When you are doing it for real, you install OpenStack on a cluster of physical machines. The OpenStack Install Guide recommends the following minimal structure for your cloud:
A controller node, running the core services
A network node, running the networking service
One or more compute nodes, where instances are created
Zero or more object and/or block storage nodes
But note that this is a minimal structure. For a more robust install you would have more than one controller and network nodes.
Somehow, all instances of your OpenStack cluster know about each other (that is, all instances running on all VMs you just installed them on) and form a collective pool of resources;
The OpenStack nodes (be them VMs or physical machines, it does not make a difference at this point) talk among themselves. Through configuration they all know how to reach the others.
Each OpenStack instance (again, running inside its own VM) houses the dashboard app ("Horizon") as well as 10 or so other components/modules (Nova, Cinder, Glance, etc.); and
No. In OpenStack jargon, the term "instance" is associated with the virtual machines that are created in the compute nodes. Here you meant "controller node", which does include the core services and the dashboard. And once again, these do not necessarily run on VMs.

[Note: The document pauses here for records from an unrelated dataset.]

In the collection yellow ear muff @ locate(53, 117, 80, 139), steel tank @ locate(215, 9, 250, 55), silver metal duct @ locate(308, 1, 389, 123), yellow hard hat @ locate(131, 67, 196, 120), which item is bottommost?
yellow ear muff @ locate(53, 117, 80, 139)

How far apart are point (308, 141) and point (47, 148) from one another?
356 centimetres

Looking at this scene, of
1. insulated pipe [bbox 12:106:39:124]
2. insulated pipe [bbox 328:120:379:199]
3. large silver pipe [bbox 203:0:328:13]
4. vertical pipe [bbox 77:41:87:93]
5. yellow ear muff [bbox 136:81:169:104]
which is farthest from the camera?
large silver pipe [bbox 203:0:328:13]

Nova, is the OpenStack component/module that CRUDs VMs/nodes for your tenants, is somehow capable of turning the guest VM that it is running inside of into its own hypervisor, and spin up 1+ VMs inside of it (hence you have a VM inside of a VM) for any particular tenant
I think this is easier to understand if you forget about the "guest VM". In a production environment OpenStack would be installed on physical machines. The compute nodes are beefy machines that can host many VMs. The nova-compute service runs on these nodes and interfaces to a hypervisor, such as KVM, to allocate virtual machines, which OpenStack calls "instances".
If your compute nodes are hosted on VMs instead of on physical machines things work pretty much in the same way. In this setup typically the hypervisor is QEMU, which can be installed in a VM, and then can create VMs inside the VM just fine, though there is a big performance hit when compared to running the compute nodes on physical hardware.

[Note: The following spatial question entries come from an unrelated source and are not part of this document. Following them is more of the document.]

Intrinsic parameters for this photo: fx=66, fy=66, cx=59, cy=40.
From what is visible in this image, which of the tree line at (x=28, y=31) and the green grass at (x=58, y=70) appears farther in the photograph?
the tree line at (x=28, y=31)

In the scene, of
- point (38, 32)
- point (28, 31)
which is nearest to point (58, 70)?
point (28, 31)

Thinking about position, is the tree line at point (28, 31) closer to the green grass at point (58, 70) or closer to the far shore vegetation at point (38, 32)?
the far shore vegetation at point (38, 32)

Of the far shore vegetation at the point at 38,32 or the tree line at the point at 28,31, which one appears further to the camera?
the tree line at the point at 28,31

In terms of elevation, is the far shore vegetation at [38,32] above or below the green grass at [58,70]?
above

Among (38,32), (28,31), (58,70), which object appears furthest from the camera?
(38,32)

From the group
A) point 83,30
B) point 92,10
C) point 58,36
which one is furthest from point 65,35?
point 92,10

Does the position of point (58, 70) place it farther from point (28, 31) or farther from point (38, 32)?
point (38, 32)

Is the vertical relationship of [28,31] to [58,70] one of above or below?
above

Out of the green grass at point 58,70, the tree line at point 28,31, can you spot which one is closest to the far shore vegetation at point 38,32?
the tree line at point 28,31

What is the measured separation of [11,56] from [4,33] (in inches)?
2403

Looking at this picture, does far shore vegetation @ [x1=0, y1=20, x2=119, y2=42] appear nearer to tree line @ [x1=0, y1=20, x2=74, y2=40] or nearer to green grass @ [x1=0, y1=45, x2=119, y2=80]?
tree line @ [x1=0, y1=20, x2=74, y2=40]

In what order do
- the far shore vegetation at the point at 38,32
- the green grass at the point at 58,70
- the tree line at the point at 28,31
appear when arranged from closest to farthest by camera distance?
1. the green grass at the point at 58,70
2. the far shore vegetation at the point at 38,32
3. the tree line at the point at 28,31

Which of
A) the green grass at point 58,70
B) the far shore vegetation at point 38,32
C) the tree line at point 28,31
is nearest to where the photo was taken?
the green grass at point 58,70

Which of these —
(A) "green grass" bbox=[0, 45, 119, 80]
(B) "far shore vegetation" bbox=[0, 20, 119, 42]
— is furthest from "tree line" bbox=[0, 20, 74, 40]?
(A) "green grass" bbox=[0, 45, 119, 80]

Assuming I am more or less correct, my understanding of the various OpenStack components is that they are really just APIs
No. These services expose themselves as APIs, but that is not all they are. The APIs are also implemented.
and require the open source community to provide concrete implementations
Most services need to interface with an external service. Nova needs to talk to a hypervisor, neutron to interfaces, bridges, gateways, etc., cinder and swift to storage providers, and so on. This is really a small part of what an OpenStack service does, there is a lot more built on top that is independent of the low level external service. The OpenStack services include the support for the most common external services, and of course anybody who is interested can implement more of these.
Above, I believe all components are APIs. But these APIs have to have implementations that make sense for the OpenStack deployer/maintainer. So I would imagine that there are, say, multiple Neutron API providers, multipe Nova API providers, etc.
No. There is one Nova API implementation, and one Neutron API implementation. Based on configuration you tell each of these services how to interface with lower level services such as the hypervisor the networking stack, etc. And as I said above, support for a range of these is already implemented, so if you are using with ordinary x86 hardware for your nodes, then you should be fine.